I’d see other signs with names like "Mountain Vista
Meadows" and there’d be no mountains, no vistas (hard
to have them when the houses are built within arm’s reach
of each other), and certainly no meadows. So I was walking down
the water aisle and as I read labels that said: "Pure Mountain
Glacier Arctic Spring Brook" water, the first thought that
came to my mind was that someone was doing a darned good job of
advertising.
If, about now, you’re thinking that I’m not in synch
with everything that’s going on around me, I’d have
to agree. I still don’t own a cell phone. My coffee maker
has only one button on it and its labeled "On/Off."
My connection to the Internet is through a dial-up modem I bought
years ago and I couldn’t find my way around an iPod on a
bet. Thus, whenever I see someone walking around with a bottle
of water I’m reminded of comedy routine I recently watched.
Paraphrased, it went something like this: "What? You’re
worried there might not be an oasis between Seattle and Everett
and that, if you miss a turn, we’re likely to find your
sun-bleached bones somewhere along I-5?"
Given all of this, if I get thirsty while I’m out, I just
head for the nearest water fountain. If I’m at work, I go
to the nearest water cooler. If I don’t like the looks of
the water cooler, I find the nearest sink and fill my cup there.

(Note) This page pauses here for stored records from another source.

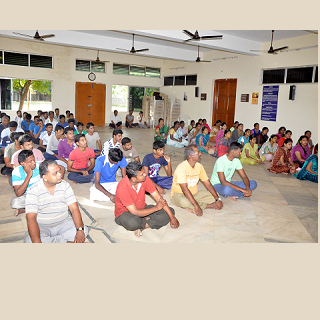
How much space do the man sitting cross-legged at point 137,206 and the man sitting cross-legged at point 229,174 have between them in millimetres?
1318

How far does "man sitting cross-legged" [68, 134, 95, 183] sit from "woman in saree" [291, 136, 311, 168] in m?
4.45

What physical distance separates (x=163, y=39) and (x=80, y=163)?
5.01 metres

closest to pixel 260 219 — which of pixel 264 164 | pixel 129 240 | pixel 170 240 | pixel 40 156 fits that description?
pixel 170 240

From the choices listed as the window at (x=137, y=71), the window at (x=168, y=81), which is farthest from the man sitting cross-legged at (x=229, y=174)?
the window at (x=137, y=71)

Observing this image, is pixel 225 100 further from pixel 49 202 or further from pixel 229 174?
pixel 49 202

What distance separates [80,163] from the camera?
5250 millimetres

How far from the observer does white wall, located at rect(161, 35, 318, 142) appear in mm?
9406

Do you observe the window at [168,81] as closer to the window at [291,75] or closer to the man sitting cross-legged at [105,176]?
the window at [291,75]

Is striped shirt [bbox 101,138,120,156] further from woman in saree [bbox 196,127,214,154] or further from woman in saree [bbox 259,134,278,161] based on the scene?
woman in saree [bbox 259,134,278,161]

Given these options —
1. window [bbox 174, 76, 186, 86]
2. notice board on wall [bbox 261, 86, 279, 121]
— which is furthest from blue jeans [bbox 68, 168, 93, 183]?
window [bbox 174, 76, 186, 86]

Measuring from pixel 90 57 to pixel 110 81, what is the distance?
1531 millimetres

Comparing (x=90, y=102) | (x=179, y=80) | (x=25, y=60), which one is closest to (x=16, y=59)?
(x=25, y=60)

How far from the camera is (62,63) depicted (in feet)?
45.4

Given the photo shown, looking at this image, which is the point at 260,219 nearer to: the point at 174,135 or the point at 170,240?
the point at 170,240
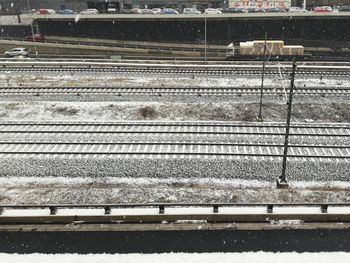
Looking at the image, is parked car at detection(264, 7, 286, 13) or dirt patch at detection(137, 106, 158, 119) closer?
dirt patch at detection(137, 106, 158, 119)

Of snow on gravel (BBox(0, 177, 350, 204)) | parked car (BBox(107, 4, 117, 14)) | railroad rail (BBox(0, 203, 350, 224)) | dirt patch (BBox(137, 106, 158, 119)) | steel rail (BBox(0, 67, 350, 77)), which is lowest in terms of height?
snow on gravel (BBox(0, 177, 350, 204))

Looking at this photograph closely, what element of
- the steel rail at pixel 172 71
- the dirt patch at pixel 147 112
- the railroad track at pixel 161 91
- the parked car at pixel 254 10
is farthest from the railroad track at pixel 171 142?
the parked car at pixel 254 10

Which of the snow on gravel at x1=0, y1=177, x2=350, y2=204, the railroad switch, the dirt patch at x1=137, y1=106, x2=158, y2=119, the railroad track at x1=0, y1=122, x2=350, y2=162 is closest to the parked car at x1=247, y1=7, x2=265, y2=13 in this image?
the dirt patch at x1=137, y1=106, x2=158, y2=119

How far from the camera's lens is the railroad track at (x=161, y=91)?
91.7ft

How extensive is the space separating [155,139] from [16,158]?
7038 mm

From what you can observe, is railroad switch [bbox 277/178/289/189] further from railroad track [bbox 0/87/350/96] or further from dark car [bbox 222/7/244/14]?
dark car [bbox 222/7/244/14]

If I want to keep water at my desk, I fill a plastic bottle. If
I want that water cold, I might toss in a few ice cubes from the
lunch room freezer.
I’ve been doing this since I can remember and will probably
be doing it for a long time to come. Worse, on hot days at home
when my wife has declared that the grass needs to be cut, the
weeds pulled, the hedges trimmed, and the leaves raked, I’ve
been known to take a drink directly from the garden hose.
Still here. Still healthy. Still happy.
The idea of paying a couple of bucks for something I can get
for free just doesn’t show up on my radar and, aside from
being contrary, there’s a good reason for that. Like you,
I pay taxes to have a ready supply of water that won’t turn
me green when I drink it. If, after paying those taxes, I find
that I’m getting something that needs to be "nuked"
before it’s fit to drink, then I’m going to get awfully
upset and the questions I’ll have at the next town meeting
are likely to be fairly pointed.
Again, no argument from me as regards business owners bottling
the stuff or consumers buying it. It’s the American way.
Find a demand. Develop a product. Sell it and please the customer.
It’s just that, if there are as many people like me as
I think here are, those same business owners could probably make
even more money selling garden hoses as a sideline in the summer.